Background: Identifying risk for hepatitis C (HCV) infection is important for understanding recent increases in HCV incidence among young people who inject drugs (PWID) in suburban and rural areas; and for refining the targeting of effective HCV preventive interventions. Much of the extant research has focused on individual health behaviors (e.g., risky drug injection behaviors) as predictors of HCV infection. The present study examines two social factors (substance use-related stigma and injection-related social norms), and the interaction between these factors, as predictors of HCV infection.
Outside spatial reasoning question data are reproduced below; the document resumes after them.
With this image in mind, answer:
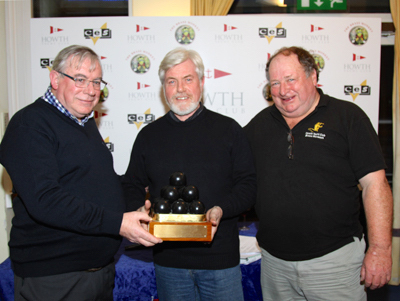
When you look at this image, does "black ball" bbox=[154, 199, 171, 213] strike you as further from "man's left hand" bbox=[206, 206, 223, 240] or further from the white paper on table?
the white paper on table

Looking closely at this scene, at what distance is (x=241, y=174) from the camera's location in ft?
6.98

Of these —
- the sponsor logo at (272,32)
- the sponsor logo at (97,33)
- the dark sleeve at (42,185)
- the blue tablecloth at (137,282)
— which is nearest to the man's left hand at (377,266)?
the blue tablecloth at (137,282)

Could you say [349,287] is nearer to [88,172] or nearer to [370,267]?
[370,267]

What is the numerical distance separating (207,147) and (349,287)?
1.19 metres

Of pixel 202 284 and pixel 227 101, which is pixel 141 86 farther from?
pixel 202 284

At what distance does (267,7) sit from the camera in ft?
14.0

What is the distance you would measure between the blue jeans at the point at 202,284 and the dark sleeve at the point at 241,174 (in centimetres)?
38

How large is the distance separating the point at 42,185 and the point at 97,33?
7.97ft

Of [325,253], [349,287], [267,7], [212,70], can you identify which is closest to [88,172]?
[325,253]

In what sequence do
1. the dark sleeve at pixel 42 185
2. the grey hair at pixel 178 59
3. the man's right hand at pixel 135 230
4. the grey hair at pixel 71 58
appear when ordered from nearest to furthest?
the dark sleeve at pixel 42 185, the man's right hand at pixel 135 230, the grey hair at pixel 71 58, the grey hair at pixel 178 59

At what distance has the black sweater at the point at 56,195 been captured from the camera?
1598 mm

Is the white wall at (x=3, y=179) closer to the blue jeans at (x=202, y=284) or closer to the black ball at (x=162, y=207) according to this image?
the blue jeans at (x=202, y=284)

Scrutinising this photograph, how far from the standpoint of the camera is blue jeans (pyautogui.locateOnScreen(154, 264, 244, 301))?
1981mm

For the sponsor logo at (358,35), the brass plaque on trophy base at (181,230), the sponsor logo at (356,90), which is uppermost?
the sponsor logo at (358,35)
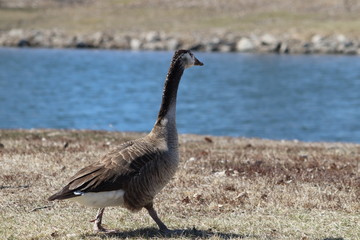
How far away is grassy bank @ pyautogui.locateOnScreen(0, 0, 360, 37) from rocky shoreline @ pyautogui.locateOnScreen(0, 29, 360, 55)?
2619 millimetres

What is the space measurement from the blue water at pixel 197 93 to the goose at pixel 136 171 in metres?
25.4

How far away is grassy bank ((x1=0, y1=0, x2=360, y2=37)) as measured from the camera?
94562mm

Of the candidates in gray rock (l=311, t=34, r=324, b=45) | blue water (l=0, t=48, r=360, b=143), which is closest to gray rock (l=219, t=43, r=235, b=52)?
blue water (l=0, t=48, r=360, b=143)

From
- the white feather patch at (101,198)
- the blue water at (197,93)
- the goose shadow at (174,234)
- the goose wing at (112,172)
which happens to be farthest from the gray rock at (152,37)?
the white feather patch at (101,198)

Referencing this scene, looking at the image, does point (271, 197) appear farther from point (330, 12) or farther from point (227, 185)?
point (330, 12)

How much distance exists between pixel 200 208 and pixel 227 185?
173cm

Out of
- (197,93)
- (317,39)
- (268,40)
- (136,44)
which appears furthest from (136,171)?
(136,44)

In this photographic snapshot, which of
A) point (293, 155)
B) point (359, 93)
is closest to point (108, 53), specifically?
point (359, 93)

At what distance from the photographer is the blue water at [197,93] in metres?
38.2

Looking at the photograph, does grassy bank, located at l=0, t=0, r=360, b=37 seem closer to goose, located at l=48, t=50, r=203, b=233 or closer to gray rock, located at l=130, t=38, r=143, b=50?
gray rock, located at l=130, t=38, r=143, b=50

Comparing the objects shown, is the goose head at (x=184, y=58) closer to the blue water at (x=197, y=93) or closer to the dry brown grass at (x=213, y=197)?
the dry brown grass at (x=213, y=197)

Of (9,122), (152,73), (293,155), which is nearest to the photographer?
(293,155)

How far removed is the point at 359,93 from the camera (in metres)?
53.0

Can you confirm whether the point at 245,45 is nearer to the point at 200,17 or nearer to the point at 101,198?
the point at 200,17
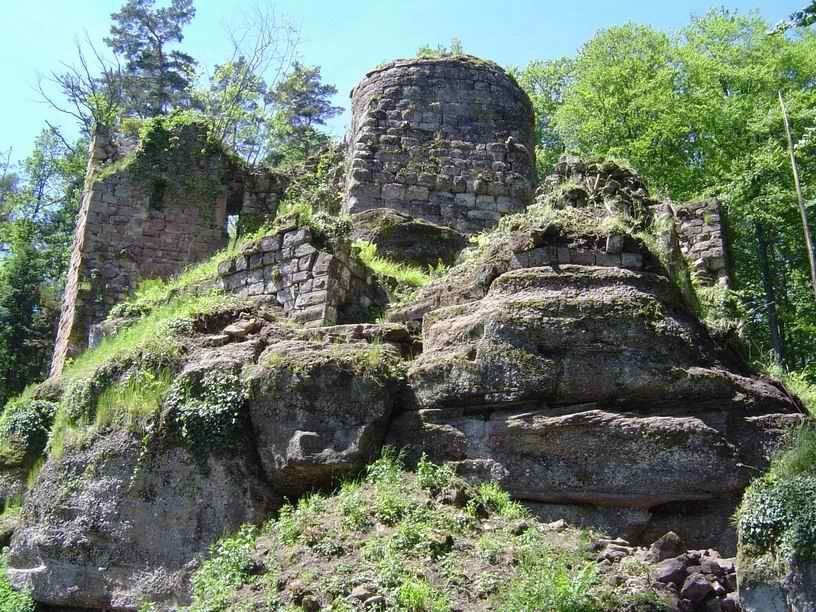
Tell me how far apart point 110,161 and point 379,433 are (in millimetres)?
9637

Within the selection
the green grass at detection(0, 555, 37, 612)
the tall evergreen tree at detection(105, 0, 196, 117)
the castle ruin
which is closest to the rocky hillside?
the green grass at detection(0, 555, 37, 612)

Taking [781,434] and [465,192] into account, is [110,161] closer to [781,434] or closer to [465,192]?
[465,192]

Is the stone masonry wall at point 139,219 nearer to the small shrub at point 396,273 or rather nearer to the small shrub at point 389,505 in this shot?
the small shrub at point 396,273

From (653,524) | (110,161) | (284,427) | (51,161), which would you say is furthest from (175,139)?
(51,161)

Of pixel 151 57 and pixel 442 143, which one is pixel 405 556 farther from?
pixel 151 57

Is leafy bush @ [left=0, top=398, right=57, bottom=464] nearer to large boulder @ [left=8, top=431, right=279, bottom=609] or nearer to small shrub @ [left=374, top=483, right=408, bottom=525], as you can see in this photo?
large boulder @ [left=8, top=431, right=279, bottom=609]

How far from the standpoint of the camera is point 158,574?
935cm

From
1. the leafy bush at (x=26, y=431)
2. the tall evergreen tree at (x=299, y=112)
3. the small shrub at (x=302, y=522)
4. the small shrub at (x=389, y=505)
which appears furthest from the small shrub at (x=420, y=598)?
the tall evergreen tree at (x=299, y=112)

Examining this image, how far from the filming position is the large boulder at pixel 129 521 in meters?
9.34

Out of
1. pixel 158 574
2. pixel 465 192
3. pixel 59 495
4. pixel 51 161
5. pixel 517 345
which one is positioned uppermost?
pixel 51 161

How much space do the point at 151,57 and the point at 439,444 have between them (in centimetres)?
2741

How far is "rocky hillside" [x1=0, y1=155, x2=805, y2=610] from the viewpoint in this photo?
26.2 feet

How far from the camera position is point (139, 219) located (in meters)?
16.7

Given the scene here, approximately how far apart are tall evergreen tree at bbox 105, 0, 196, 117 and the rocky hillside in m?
22.4
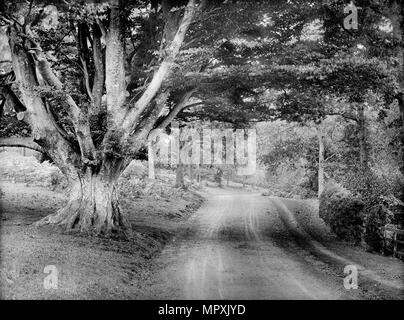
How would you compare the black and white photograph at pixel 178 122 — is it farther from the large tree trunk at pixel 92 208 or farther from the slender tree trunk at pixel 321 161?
the slender tree trunk at pixel 321 161

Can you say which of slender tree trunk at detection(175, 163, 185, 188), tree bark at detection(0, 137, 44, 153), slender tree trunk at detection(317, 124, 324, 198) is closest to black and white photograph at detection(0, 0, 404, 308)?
tree bark at detection(0, 137, 44, 153)

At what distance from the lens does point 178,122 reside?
1916 cm

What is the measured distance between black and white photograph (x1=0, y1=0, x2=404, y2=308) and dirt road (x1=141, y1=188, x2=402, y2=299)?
7cm

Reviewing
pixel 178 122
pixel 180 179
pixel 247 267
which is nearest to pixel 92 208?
pixel 247 267

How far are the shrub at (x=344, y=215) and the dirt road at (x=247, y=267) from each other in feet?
5.23

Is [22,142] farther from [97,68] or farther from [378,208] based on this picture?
[378,208]

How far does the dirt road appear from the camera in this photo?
27.8 ft

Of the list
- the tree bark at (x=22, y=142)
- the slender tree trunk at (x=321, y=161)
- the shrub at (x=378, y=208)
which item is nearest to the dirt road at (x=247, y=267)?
the shrub at (x=378, y=208)

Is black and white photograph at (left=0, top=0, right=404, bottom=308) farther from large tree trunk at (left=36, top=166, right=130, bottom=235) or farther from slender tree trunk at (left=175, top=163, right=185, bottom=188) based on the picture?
slender tree trunk at (left=175, top=163, right=185, bottom=188)

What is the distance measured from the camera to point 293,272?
10352 millimetres

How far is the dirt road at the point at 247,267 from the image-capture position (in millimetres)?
8484

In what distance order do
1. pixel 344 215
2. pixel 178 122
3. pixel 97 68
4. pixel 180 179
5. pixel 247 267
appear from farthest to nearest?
pixel 180 179 → pixel 178 122 → pixel 344 215 → pixel 97 68 → pixel 247 267

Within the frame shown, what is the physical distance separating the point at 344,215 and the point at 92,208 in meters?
10.9
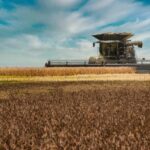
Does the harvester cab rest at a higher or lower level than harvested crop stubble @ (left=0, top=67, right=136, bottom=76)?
higher

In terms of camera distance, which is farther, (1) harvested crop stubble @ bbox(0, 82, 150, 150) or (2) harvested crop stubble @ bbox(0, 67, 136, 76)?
(2) harvested crop stubble @ bbox(0, 67, 136, 76)

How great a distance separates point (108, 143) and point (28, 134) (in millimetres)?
1533

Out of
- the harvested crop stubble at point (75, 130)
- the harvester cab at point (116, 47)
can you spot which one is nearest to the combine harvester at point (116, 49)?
the harvester cab at point (116, 47)


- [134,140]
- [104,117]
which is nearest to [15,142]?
[134,140]

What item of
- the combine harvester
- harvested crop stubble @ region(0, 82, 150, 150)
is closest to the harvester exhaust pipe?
the combine harvester

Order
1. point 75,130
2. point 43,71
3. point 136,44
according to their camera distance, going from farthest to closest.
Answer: point 136,44 → point 43,71 → point 75,130

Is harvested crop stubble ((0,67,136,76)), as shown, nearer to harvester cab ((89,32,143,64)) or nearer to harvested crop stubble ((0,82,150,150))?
harvester cab ((89,32,143,64))

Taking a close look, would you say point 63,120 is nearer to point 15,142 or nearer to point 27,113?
point 27,113

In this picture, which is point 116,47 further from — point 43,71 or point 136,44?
point 43,71

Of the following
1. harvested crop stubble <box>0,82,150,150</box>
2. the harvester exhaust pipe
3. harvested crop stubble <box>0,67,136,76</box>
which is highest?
the harvester exhaust pipe

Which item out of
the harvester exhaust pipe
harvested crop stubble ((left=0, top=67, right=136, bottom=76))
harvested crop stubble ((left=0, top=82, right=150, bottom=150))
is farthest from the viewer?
the harvester exhaust pipe

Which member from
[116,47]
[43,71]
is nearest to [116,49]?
[116,47]

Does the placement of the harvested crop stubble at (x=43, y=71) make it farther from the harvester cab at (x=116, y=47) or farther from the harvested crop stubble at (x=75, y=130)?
the harvested crop stubble at (x=75, y=130)

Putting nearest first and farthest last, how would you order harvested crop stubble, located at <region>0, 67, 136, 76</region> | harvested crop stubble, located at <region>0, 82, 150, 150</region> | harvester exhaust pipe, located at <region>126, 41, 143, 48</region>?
harvested crop stubble, located at <region>0, 82, 150, 150</region> → harvested crop stubble, located at <region>0, 67, 136, 76</region> → harvester exhaust pipe, located at <region>126, 41, 143, 48</region>
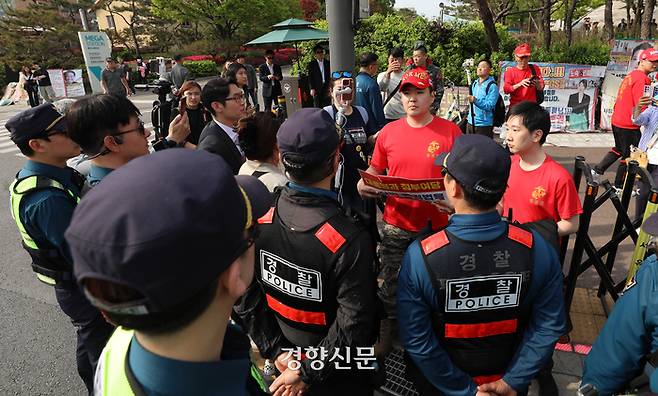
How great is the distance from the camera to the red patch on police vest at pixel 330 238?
1687 mm

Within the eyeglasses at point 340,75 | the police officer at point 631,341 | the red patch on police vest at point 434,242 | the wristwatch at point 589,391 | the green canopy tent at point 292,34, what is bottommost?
the wristwatch at point 589,391

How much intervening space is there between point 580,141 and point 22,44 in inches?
1250

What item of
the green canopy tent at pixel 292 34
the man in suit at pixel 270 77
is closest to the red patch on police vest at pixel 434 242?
the green canopy tent at pixel 292 34

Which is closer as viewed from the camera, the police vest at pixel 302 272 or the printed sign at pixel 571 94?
the police vest at pixel 302 272

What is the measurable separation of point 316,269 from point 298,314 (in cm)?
29

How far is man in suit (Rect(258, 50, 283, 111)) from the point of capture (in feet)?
38.9

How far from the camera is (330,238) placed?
169cm

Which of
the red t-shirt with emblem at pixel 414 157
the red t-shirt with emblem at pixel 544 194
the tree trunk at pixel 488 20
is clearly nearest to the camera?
the red t-shirt with emblem at pixel 544 194

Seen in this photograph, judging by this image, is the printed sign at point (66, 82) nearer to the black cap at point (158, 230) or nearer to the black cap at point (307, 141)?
the black cap at point (307, 141)

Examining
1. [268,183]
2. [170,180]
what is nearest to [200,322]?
[170,180]

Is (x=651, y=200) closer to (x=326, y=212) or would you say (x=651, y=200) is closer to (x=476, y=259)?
(x=476, y=259)

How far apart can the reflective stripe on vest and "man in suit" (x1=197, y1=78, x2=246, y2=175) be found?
2458mm

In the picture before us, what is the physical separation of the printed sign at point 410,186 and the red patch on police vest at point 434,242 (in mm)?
631

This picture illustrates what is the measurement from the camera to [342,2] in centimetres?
486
Methods: Baseline data were used from an ongoing longitudinal study of young PWID (N = 279; mean age = 30.4 years) from the Chicago suburbs and their injection risk network members. Adjusted logistic regression models were used to examine relationships among substance use-related stigma, safer injection norms, and HCV infection. Results: Despite a marginal bivariate association between less safe injection norms and HCV infection (OR = 0.74; 95 % CI[0.39, 1.02]; p = .071), a significant stigma X norms interaction (AOR = 0.68; 95 % CI[0.51, 0.90]) suggested that at high levels of stigma, probability of HCV infection was high regardless of injection norms. Conclusions: Findings suggest that social factors - specifically, substance use-related stigma and injection norms - are important predictors of HCV infection risk. The interaction found between these social factors suggests that intervening only to change injection norms or behaviors is likely insufficient to reduce risk for HCV infection in high-stigma settings or among high-stigma populations. Future research should develop and evaluate stigma-reduction interventions in combination with safer-injection interventions in order to maximize HCV risk reduction.